Write out the following entries exactly, leaving out the pictures.
═══ SUPPLIED MATERIAL ═══
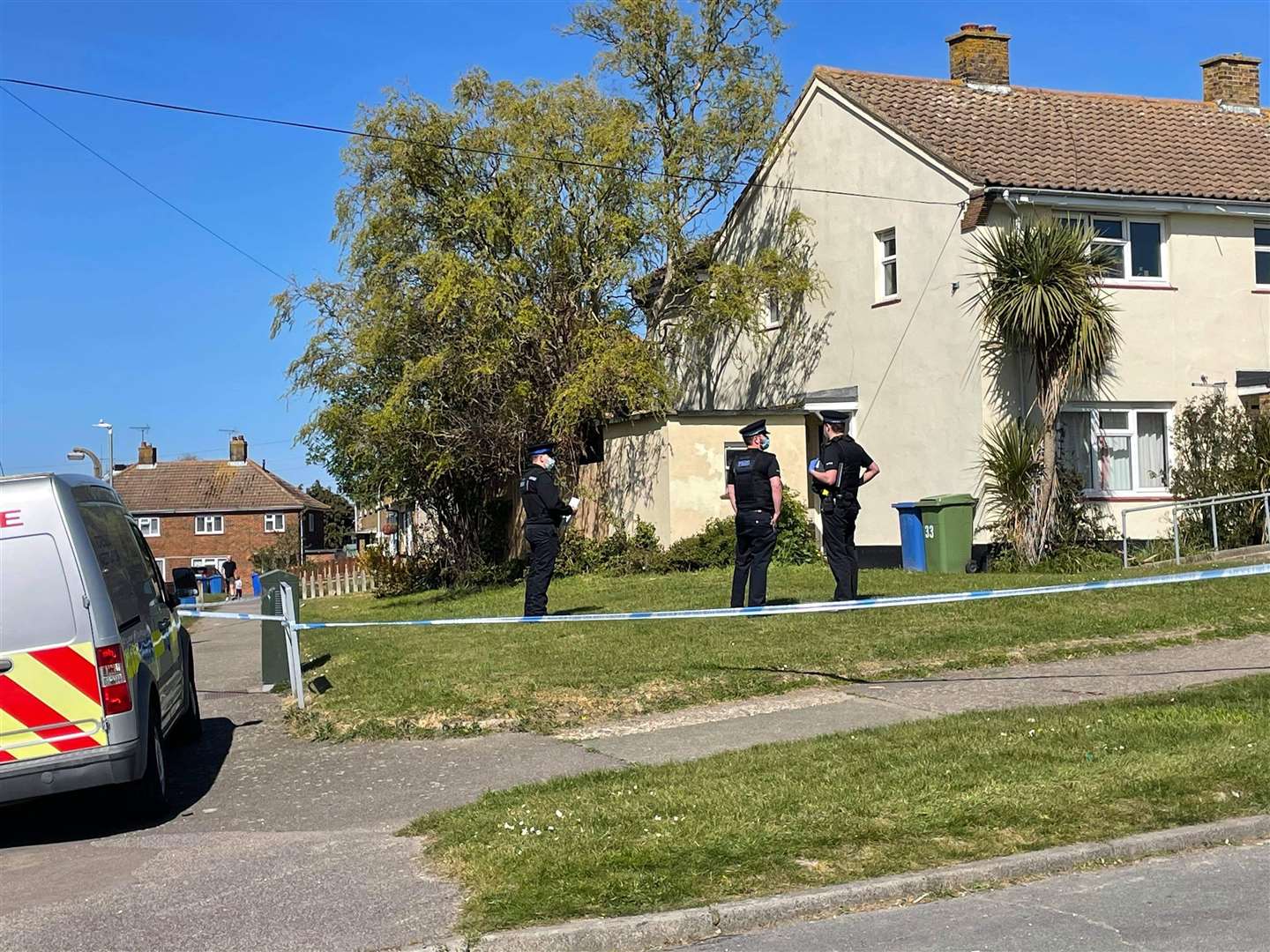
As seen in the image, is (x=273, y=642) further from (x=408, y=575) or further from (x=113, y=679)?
(x=408, y=575)

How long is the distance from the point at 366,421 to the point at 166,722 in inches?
536

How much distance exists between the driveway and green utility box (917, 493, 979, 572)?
37.2 ft

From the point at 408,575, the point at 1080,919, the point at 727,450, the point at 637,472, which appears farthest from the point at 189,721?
the point at 408,575

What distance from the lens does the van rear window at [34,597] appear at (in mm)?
7242

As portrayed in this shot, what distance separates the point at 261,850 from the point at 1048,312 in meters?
15.0

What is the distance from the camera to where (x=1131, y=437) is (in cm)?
2109

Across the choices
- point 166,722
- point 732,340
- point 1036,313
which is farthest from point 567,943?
point 732,340

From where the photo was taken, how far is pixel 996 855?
19.3 feet

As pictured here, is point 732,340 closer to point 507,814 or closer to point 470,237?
point 470,237

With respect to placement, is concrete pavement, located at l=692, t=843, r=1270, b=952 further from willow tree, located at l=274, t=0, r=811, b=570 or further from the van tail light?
willow tree, located at l=274, t=0, r=811, b=570

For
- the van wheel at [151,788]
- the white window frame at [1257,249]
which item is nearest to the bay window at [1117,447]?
the white window frame at [1257,249]

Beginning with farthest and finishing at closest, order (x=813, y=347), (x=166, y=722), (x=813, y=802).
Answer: (x=813, y=347) < (x=166, y=722) < (x=813, y=802)

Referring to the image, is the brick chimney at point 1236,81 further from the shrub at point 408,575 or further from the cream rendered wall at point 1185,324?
the shrub at point 408,575

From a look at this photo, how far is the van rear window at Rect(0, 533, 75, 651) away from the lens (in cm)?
724
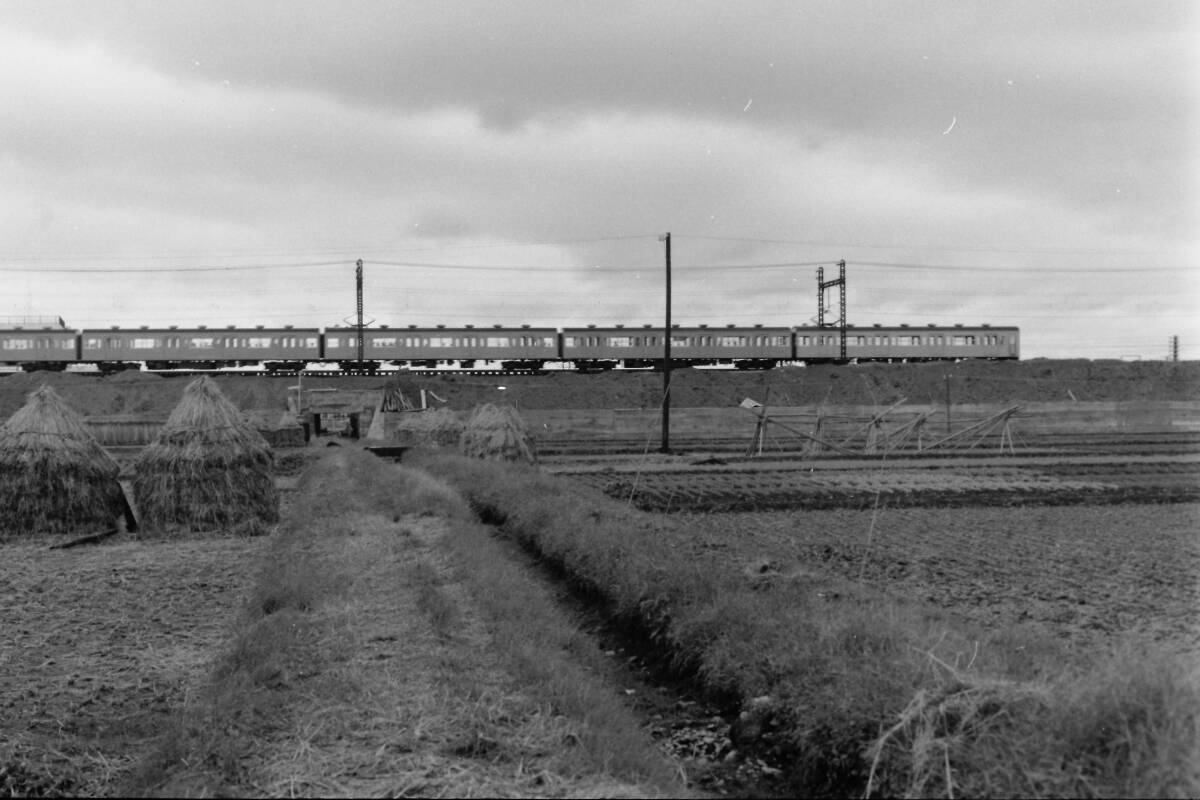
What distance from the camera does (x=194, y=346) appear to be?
54531 mm

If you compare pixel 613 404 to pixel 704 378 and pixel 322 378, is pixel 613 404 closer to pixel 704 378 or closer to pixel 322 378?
pixel 704 378

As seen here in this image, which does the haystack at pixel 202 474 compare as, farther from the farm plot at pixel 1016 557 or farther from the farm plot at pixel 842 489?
the farm plot at pixel 1016 557

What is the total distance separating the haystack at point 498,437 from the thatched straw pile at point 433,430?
14.1 feet

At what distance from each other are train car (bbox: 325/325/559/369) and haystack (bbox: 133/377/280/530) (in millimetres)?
40879

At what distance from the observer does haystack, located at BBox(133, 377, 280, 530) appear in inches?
555

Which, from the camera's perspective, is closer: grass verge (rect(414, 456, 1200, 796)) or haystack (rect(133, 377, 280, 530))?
grass verge (rect(414, 456, 1200, 796))

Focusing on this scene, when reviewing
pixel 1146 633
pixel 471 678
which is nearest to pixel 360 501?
pixel 471 678

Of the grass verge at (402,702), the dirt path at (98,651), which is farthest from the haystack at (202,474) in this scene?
the grass verge at (402,702)

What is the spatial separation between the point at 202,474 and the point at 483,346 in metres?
42.3

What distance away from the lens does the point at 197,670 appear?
654 centimetres

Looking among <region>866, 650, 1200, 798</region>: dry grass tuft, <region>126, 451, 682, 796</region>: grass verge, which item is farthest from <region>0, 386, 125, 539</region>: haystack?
<region>866, 650, 1200, 798</region>: dry grass tuft

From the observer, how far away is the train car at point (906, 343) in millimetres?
58281

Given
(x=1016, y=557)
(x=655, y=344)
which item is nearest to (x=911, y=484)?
(x=1016, y=557)

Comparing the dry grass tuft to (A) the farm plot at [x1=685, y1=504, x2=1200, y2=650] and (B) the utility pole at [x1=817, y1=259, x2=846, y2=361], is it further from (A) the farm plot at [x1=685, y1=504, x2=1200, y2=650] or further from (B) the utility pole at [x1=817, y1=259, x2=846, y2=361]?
(B) the utility pole at [x1=817, y1=259, x2=846, y2=361]
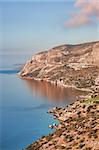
═══
### EXERCISE RESPONSE
As seen in the image, is (x=273, y=642) further from (x=408, y=575) or further from (x=113, y=679)?
(x=408, y=575)

How long is the distance from the point at 366,421 to the point at 166,722 in inches?
536

How much distance exists between the driveway and green utility box (917, 493, 979, 572)?
37.2 ft

From the point at 408,575, the point at 1080,919, the point at 727,450, the point at 637,472, which appears farthest from the point at 189,721?
the point at 408,575

What distance from the lens does the van rear window at [34,597] appear at (in mm)?
7242

As portrayed in this shot, what distance separates the point at 261,850 from the point at 1048,312 in meters?
15.0

What is the distance from the camera to where (x=1131, y=437) is (in cm)?
2109

Across the choices
- point 166,722
- point 732,340
- point 1036,313
which is farthest from point 567,943?
point 732,340

From where the photo was taken, how far is pixel 996 855?
19.3 feet

As pictured here, is point 732,340 closer to point 507,814 or closer to point 470,237?
point 470,237

With respect to placement, is concrete pavement, located at l=692, t=843, r=1270, b=952 further from willow tree, located at l=274, t=0, r=811, b=570 or further from the van tail light?
willow tree, located at l=274, t=0, r=811, b=570

For
- the van wheel at [151,788]
- the white window frame at [1257,249]
which item is nearest to the bay window at [1117,447]?
the white window frame at [1257,249]

Beginning with farthest and finishing at closest, order (x=813, y=347), (x=166, y=722), (x=813, y=802).
Answer: (x=813, y=347) < (x=166, y=722) < (x=813, y=802)

Referring to the image, is the brick chimney at point 1236,81 further from the shrub at point 408,575 or further from the cream rendered wall at point 1185,324?
the shrub at point 408,575

From a look at this photo, how far is the van rear window at Rect(0, 533, 75, 651) away from the lens (in cm)?
724
What distance from the camera does (x=194, y=346) appear to be?
54531 mm

If you compare pixel 613 404 to pixel 704 378 and pixel 322 378, is pixel 613 404 closer to pixel 704 378 or closer to pixel 322 378?
pixel 704 378

As seen here in this image, which does the haystack at pixel 202 474 compare as, farther from the farm plot at pixel 1016 557 or farther from the farm plot at pixel 842 489?
the farm plot at pixel 1016 557

What is the total distance separating the haystack at point 498,437 from the thatched straw pile at point 433,430?
14.1 feet

At what distance from each other are train car (bbox: 325/325/559/369) and haystack (bbox: 133/377/280/530) (in millimetres)?
40879

At what distance from the observer does haystack, located at BBox(133, 377, 280, 530) appear in inches?
555

Which, from the camera's perspective, is closer: grass verge (rect(414, 456, 1200, 796)) or haystack (rect(133, 377, 280, 530))?
grass verge (rect(414, 456, 1200, 796))

Focusing on this scene, when reviewing
pixel 1146 633
pixel 471 678
which is nearest to pixel 360 501?
pixel 471 678

Of the grass verge at (402,702), the dirt path at (98,651), which is farthest from the haystack at (202,474) in this scene?
the grass verge at (402,702)

What is the spatial separation between the point at 202,474 and the point at 483,346 in metres?
42.3

What distance away from the lens does the point at 197,670 appear?
654 centimetres

Looking among <region>866, 650, 1200, 798</region>: dry grass tuft, <region>126, 451, 682, 796</region>: grass verge, which item is farthest from <region>0, 386, 125, 539</region>: haystack?
<region>866, 650, 1200, 798</region>: dry grass tuft

From the observer, how far away is the train car at point (906, 343) in millimetres?
58281

Given
(x=1016, y=557)
(x=655, y=344)
which item is nearest to (x=911, y=484)?
(x=1016, y=557)

Comparing the dry grass tuft to (A) the farm plot at [x1=685, y1=504, x2=1200, y2=650] and (B) the utility pole at [x1=817, y1=259, x2=846, y2=361], is it further from (A) the farm plot at [x1=685, y1=504, x2=1200, y2=650] or further from (B) the utility pole at [x1=817, y1=259, x2=846, y2=361]?
(B) the utility pole at [x1=817, y1=259, x2=846, y2=361]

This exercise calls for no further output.